What is /dev/hda2 and why is the kernel trying to do something with it ?

Maybe you have an error in /etc/fstab ?

That should not get you a kernel panic though.

----------

## Locke1

Thanks for your remarks.

@ exklusve: I've tried exactly the configuration you suggested, but then the kernel didn't load at all: your suggestion would be right (I think), when i had not a special /boot partition.

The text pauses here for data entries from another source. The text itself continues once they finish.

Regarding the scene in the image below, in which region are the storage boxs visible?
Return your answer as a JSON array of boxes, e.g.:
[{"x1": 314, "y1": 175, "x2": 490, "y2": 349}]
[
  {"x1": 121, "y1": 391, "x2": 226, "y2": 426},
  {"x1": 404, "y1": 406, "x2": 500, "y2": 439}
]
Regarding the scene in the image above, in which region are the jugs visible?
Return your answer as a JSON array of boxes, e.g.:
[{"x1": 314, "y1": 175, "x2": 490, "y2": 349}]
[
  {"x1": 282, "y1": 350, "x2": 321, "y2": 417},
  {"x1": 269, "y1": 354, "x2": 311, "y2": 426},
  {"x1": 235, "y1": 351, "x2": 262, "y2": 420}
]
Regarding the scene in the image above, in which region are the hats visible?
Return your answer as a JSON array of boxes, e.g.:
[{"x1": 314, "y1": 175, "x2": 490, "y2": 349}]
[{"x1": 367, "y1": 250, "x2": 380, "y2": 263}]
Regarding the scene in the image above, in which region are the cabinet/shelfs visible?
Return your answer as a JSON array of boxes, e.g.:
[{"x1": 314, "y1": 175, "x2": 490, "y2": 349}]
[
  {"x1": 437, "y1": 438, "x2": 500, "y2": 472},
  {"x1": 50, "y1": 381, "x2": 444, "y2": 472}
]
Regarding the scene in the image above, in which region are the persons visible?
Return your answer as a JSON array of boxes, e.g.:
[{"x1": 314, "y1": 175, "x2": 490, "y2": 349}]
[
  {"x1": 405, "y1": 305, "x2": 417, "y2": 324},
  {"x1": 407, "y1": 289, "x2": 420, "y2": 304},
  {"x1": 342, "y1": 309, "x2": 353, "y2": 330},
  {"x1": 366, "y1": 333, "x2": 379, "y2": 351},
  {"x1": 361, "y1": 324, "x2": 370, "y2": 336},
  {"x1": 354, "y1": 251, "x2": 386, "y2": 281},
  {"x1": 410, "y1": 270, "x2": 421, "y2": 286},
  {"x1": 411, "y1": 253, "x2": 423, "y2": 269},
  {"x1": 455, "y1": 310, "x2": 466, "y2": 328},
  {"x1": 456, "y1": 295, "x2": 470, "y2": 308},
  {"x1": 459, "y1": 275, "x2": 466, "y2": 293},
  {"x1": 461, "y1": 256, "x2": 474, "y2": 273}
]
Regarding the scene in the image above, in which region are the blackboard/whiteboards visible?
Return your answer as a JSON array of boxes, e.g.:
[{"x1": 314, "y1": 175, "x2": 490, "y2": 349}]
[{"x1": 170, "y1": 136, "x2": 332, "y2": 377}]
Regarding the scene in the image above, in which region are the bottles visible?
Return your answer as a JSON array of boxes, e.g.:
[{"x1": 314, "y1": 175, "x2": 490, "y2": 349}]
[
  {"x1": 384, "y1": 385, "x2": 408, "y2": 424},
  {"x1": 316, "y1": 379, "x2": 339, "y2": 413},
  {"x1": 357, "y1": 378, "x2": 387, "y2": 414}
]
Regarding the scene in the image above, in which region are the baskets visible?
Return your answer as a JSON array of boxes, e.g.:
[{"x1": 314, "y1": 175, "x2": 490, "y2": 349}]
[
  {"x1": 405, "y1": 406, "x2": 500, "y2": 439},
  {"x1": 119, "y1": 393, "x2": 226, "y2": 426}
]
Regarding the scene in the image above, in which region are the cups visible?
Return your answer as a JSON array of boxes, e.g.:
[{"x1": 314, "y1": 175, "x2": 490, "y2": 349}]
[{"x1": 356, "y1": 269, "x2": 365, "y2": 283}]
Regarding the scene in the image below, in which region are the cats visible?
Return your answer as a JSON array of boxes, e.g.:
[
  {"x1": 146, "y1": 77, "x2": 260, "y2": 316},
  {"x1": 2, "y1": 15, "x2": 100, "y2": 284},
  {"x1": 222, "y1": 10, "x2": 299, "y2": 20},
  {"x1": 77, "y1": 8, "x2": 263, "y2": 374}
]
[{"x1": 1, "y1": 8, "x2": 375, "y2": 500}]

@ NeddySeagoon: i wondered also, why he tries to access something on hda2 - my only guess is, that this is the (i don't know whether that's the right word) "container-partition" for the logical volumes. It is no actual partition, and it's not configured in /etc/fstab (this one should be ok, since i copied it from my notebook and just made minor changes).

----------

## teixeira

https://forums.gentoo.org/viewtopic-t-482495-highlight-memory+image.html

----------

## Locke1

i'm not at home for the next few days, but i think your link might help a lot! I'll try at the end of the week...

thx again!

----------

## pancurski

this is problem with you kernel configuration, my solution is:

cd /usr/src/linux, make menuconfig

Power Managment options (ACPI, APM) --->

        [*] Software Suspend

        (dev/hda6) Default resume partition <---- in this place you must write your swap partition example hda2, hda4 which you have

sorry for my english

peace

----------

## nixnut

Moved from Installing Gentoo to Kernel & Hardware.

----------